作業一覧:
A: 本文の要旨を2文でまとめてください。
B: 本文の「(1)今回の映画ONODA 一万夜を越え」から「ことをご存じだと思われます。」まで(両端を含む)を、「小野田寛郎元陸軍少尉」という呼び名を「小野田寛郎氏」に改めて示してください。

検討用本文:
****************************************
2021年11月30日第226回「今月の映画」「ONODA 一万夜を越えて」と「交流分析の“脚本”について」

監督&脚本:アルチュール・アラリ 遠藤雄弥、津田寛治、仲野太賀、松浦祐也、千葉哲也、イッセー尾形

(1)今回の映画ONODA 一万夜を越えて」は、映画そのものもとても素晴らしかったのですが、私・藤森の日頃の立場から、極めて「驚き」の一面・・・見ることも、聞くことも、知ることも(通常は)全くできない、人生で一番重要な「脚本」「五蘊」「深層心理」がビジュアル化されている「映画」であることを発見しました。

 私のホームページをご覧の皆さんは、もちろん年代的に、フィリピンルバング島で発見された小野田寛郎元陸軍少尉のことをご存じだと思われます。

 ルバング島で終戦後、29年間も潜んでいたことは驚き以外にはありませんが、それよりもさらに驚くべきこと、「脚本」「五蘊」がビジュアル化されていることが発見できたのです。

 一般の皆様には、理解していただくことが困難を極める「課題」ですが、それが完全に「見える化」されていることに気が付きました。心理・精神世界で、理解していただくことが最も困難な「課題」を理解することが「自己成長」にとって最大・最高の「課題」ですが、この「課題」を私たちが理解できない、全く分からないために、≪≪人間は皆≫≫一生、私を含めて、ほぼ全員がバカバカしい人生を生きてしまい・・・がちになります。

 昨日(11月29日)、日大の理事長が逮捕されましたが、国会議員や大臣経験者が逮捕されたり、独裁をしたり、戦争をしたり、ありとあらゆるバカバカしいことが、この地球上に溢れていますが、何故でしょうか?

(一つの実例として、天下第一級の文豪・夏目漱石の驚くべき「生い立ち(脚本)」の事実(精神の異常性)をご覧ください。「今月の言葉第205回「ウイーケストリンクとは何か?⑥(夏目漱石③ー①)」、第208回「夏目漱石③ー②」、第209回「夏目漱石③ー③」)&(拙著のp261の異常性「息子を下駄ばきで踏む、蹴る、頭といわず足といわず、手に持ったステッキを滅茶苦茶に振り回した」と次男の夏目伸六氏の話・・・私・藤森は、漱石の「深層心理」が分かったので、この異常性を解説してあります。)
****************************************
提供資料:
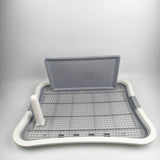 Maxbell Dog Toilet with Removable Column Mesh Grids Dog Litter Box for Condos Kitten White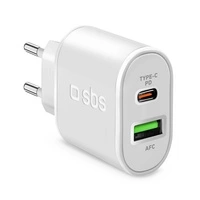 SBS TETRPD20W 20W USB-A USB-C Wall Charger with Power Delivery - White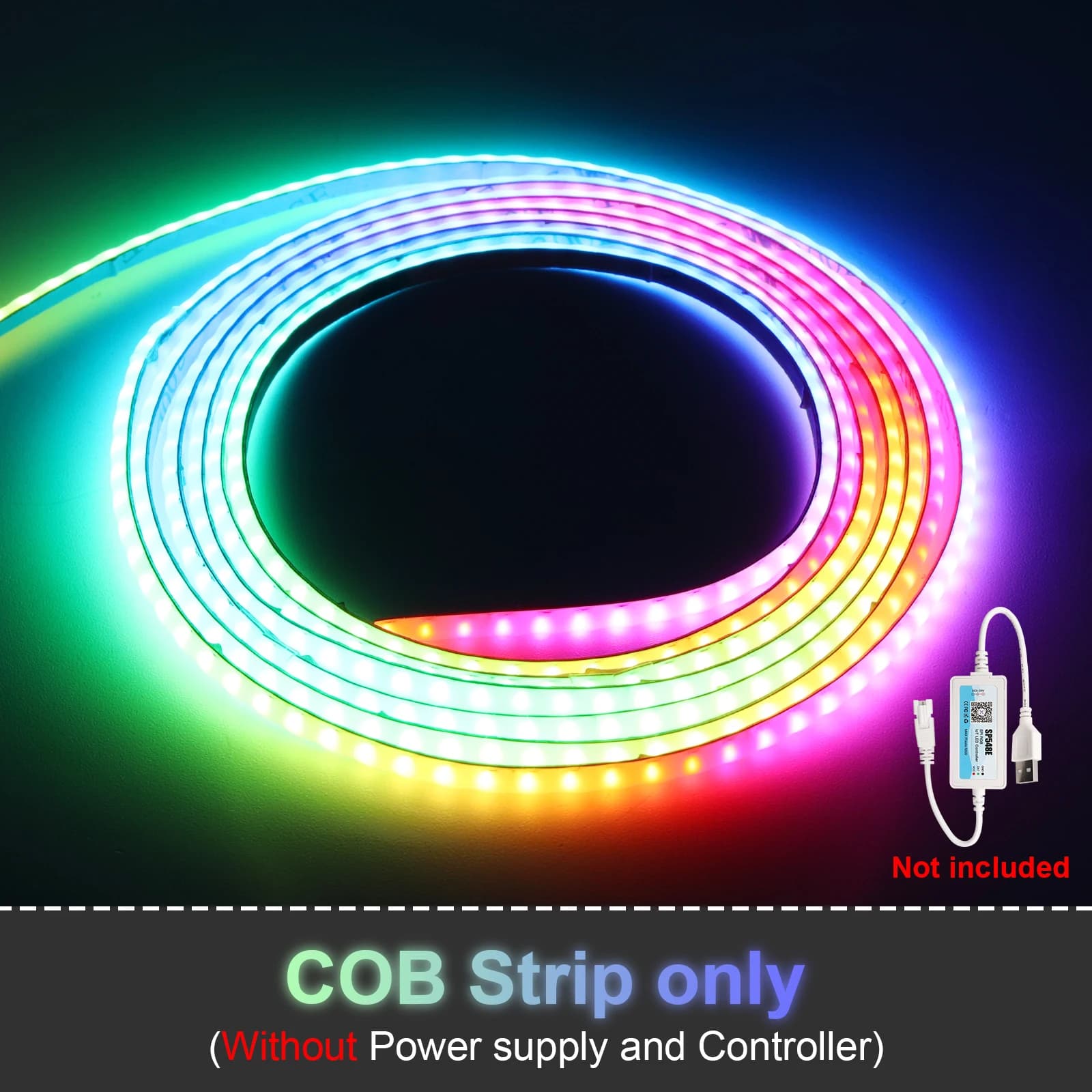 3mm Super Thin 5V WS2812B Addressable COB LED Strip RGBIC Individual Pixel Control RGB Flexible LED Strip High Density Dream Color LED Tape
****************************************
作業別の結果:
A: 筆者の藤森は、映画「ONODA 一万夜を越えて」に、通常は見ることも聞くことも知ることもできない、人生で一番重要な「脚本」「五蘊」「深層心理」がビジュアル化されていることを発見したと述べている。この「課題」を理解することが自己成長にとって最大・最高の課題であるが、それが理解できないために、人間はほぼ全員がバカバカしい人生を生きてしまいがちになるという。

B:
(1)今回の映画ONODA 一万夜を越えて」は、映画そのものもとても素晴らしかったのですが、私・藤森の日頃の立場から、極めて「驚き」の一面・・・見ることも、聞くことも、知ることも(通常は)全くできない、人生で一番重要な「脚本」「五蘊」「深層心理」がビジュアル化されている「映画」であることを発見しました。

 私のホームページをご覧の皆さんは、もちろん年代的に、フィリピンルバング島で発見された小野田寛郎氏のことをご存じだと思われます。